A run of records
========

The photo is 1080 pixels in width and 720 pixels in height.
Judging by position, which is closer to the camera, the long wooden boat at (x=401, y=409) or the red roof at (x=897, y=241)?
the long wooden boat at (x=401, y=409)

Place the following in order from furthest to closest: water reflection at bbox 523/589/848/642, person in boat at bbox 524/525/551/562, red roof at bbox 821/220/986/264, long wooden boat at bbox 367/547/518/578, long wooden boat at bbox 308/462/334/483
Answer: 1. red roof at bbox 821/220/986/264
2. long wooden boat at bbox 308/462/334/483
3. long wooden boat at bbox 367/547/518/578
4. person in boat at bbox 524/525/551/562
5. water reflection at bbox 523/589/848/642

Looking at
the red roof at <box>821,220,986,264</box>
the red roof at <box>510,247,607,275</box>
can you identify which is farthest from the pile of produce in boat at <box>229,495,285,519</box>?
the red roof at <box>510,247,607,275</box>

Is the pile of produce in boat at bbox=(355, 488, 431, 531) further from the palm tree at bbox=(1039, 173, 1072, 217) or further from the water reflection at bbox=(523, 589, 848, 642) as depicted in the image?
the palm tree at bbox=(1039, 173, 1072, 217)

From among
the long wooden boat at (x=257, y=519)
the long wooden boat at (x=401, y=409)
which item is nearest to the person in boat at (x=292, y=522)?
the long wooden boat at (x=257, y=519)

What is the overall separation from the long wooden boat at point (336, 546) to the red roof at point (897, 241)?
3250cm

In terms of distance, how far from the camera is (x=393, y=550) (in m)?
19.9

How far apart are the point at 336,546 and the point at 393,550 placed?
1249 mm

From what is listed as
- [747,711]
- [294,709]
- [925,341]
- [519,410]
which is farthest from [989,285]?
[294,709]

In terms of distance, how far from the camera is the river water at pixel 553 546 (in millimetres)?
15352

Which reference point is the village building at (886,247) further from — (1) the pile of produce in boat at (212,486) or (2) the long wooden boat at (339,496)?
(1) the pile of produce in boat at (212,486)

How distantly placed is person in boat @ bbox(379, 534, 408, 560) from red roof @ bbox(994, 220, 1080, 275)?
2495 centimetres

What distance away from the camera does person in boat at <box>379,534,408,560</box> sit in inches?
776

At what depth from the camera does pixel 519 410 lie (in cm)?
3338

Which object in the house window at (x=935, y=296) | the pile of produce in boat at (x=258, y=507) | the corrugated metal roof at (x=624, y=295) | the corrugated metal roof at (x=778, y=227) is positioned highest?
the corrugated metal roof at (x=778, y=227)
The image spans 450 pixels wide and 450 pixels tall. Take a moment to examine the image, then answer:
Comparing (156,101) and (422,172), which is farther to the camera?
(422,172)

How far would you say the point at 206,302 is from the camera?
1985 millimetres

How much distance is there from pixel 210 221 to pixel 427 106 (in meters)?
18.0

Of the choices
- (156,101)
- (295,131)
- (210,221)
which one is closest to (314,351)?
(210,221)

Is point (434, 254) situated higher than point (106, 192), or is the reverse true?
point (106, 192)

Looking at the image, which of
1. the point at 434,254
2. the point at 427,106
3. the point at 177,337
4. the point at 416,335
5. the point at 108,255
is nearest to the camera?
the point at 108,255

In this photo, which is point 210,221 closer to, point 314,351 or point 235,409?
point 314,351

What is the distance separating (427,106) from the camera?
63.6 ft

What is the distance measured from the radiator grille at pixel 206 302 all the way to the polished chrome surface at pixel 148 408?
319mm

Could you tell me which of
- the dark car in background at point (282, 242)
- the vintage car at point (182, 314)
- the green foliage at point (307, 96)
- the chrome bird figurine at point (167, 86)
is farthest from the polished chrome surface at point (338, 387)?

========

** What to do **
Give back exactly the lines that run from the line with "In this photo, which" through the close of the material, counting both ends, and nothing more.

** Solution **
In this photo, which is point 210,221 closer to, point 314,351 or point 235,409?
point 314,351

What is the distance separating (427,106) from the camera?
63.6 ft

What is the distance measured from the radiator grille at pixel 206 302 all the way to the polished chrome surface at pixel 148 408?
319mm

Could you tell me which of
- the dark car in background at point (282, 242)
- the vintage car at point (182, 314)
- the green foliage at point (307, 96)
- the chrome bird figurine at point (167, 86)
is farthest from the polished chrome surface at point (338, 387)?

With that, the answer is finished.